Hutton lived during the height of the Scottish Enlightenment, and while he does not have the same level of name recognition as contemporaries such as economist Adam Smith, or the poet Robert Burns, each relied on each other to bolster and inspire their work and ideas. Without a community of fellow thinkers and philosophers to probe and debate their ideas with, the Scottish Enlightenment, and the advancements that came with it, might never have happened.
Professor Campbell said: “The Scottish Enlightenment was a really unique period of time when there was so many characters and individuals who were making a massive contribution in so many different areas, that it really stands out as a remarkable period of invention and intellectual development.
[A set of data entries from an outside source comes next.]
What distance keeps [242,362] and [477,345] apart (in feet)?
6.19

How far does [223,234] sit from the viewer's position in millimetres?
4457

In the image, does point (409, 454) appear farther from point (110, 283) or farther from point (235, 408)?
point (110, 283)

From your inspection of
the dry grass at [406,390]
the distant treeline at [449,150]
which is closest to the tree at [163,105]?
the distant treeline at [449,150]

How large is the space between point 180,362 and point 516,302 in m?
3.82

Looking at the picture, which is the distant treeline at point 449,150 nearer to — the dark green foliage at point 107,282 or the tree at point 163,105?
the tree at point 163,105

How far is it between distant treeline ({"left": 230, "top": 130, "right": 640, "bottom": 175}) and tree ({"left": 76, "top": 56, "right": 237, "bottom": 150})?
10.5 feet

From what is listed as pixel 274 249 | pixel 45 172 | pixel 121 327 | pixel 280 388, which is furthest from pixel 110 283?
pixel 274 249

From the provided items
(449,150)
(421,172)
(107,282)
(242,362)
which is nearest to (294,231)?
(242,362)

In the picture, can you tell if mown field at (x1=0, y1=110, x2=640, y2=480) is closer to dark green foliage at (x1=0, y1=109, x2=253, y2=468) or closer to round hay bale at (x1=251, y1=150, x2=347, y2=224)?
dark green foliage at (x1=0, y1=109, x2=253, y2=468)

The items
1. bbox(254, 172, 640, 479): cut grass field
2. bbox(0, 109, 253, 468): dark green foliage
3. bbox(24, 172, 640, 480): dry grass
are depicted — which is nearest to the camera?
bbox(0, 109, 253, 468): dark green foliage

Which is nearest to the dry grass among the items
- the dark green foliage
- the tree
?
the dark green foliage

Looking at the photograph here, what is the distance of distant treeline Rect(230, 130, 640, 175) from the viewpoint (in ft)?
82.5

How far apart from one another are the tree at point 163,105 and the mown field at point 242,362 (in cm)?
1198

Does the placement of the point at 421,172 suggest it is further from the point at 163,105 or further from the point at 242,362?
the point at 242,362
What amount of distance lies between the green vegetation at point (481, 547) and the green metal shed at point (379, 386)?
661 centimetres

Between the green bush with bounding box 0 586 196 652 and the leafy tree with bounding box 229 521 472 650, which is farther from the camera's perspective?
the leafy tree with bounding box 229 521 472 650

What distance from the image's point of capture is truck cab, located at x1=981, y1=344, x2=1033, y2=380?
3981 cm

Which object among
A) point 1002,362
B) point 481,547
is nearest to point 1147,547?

“People ask why did this happen in Edinburgh at that time. I don’t think I have an answer for that, but what I think was key is that all of these individuals used to meet each other on a regular basis, both socially and through deliberate action.
“It was during the Enlightenment that the Royal Society of Edinburgh was formed, and James Hutton was one of its founding members. That was a recognition that people should be talking to each other and challenging their ideas. It wasn’t just science and technology, it was also the arts and humanities.
“Some lines of Robert Burns’ poetry are attributed to his interacting with James Hutton and scientist James Watt. For example, in the poem A Red, Red Rose, he says, ‘Till a’ the seas gang dry, my dear, And the rocks melt wi’ the sun; I will love thee still, my dear, While the sands o’ life shall run’.
“It has been suggested that that mixing and socialising seemed to be part of the reason why there was so much invention and creative thinking.”
Hutton’s work was preliminary, in that a lot of his work became the foundation that later scientists refined and perfected. Yet while a lot of his work could be thought of as ‘early demos’ for fully fledged scientific theory that came after his death, he was remarkably forward- thinking, and his ideas about the world seem contemporary and current.
Professor Campbell said: “He also postulated that the planet was a living system and that it would balance out, which is effectively the basis of the Gaia hypothesis that James Lovelock developed in the 1970s and was awarded Wollaston Medal in 2006, the highest award granted by the Geological Society of London. It is a very contemporary idea in terms of climate change, that when things are imbalanced, they have to react. His work has stood the test of time – instead of finding his work dated, I tend to find more things in that are still relevant today.”
McKirdy believes that Hutton and the Enlightenment should be taught in Scottish schools, like it is in United States. He is passionate that Scottish young people should know more about what he believes is one of Scotland’s finest eras, especially as we approach the 300-year anniversary of Hutton’s birth in 2026.
He said: “Hutton is a fundamental and important person. When I was at school, we learned about Bonnie Prince Charlie twice.
“I only really learned about the Scottish Enlightenment when I was in my mid-40s, which is ridiculous. For 30 to 40 years, Scotland led the world in thinking and innovation for the first and only time. Every Scot should know about it.”